#### Data for processing:
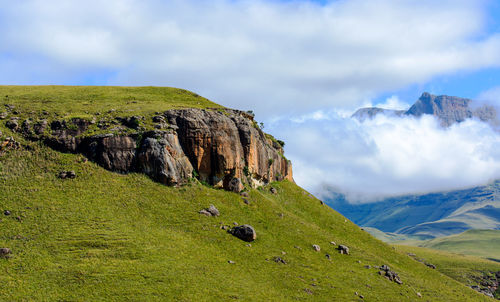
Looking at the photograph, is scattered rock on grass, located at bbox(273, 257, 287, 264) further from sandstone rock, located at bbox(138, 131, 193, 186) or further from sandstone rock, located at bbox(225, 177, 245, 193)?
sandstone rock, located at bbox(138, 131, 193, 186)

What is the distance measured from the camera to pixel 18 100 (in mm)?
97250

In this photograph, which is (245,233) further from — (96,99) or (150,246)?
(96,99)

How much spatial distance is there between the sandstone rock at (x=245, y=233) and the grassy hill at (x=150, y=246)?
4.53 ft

==

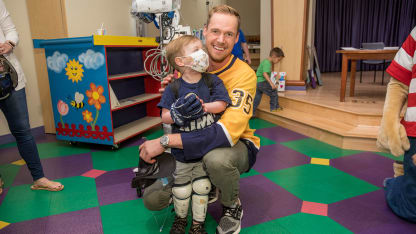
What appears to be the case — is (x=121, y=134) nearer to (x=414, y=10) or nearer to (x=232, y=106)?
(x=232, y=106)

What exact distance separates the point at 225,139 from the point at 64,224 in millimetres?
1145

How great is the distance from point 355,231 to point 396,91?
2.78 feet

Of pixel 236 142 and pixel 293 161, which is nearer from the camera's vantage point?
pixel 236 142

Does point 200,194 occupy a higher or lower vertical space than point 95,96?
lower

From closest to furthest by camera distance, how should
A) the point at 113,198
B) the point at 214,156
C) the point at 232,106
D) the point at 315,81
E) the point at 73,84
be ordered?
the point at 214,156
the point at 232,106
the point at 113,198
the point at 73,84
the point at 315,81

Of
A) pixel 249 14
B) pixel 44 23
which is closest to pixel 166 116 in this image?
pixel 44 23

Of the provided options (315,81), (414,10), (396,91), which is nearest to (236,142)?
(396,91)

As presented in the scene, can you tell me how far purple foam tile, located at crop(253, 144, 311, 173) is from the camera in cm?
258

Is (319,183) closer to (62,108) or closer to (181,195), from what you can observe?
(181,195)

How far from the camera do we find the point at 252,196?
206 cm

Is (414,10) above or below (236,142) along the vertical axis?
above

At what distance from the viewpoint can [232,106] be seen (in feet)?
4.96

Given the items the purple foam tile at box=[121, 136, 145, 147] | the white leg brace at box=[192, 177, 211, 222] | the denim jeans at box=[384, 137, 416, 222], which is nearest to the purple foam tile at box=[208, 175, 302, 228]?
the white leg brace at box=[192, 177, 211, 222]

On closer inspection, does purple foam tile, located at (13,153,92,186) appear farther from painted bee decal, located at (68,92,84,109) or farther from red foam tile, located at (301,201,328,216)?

#### Your goal:
Which lines in the items contain the string "above", with case counting? Select each such line and copy it out.

#### Problem solution:
Is (414,10) above or below (236,142) along the vertical axis?
above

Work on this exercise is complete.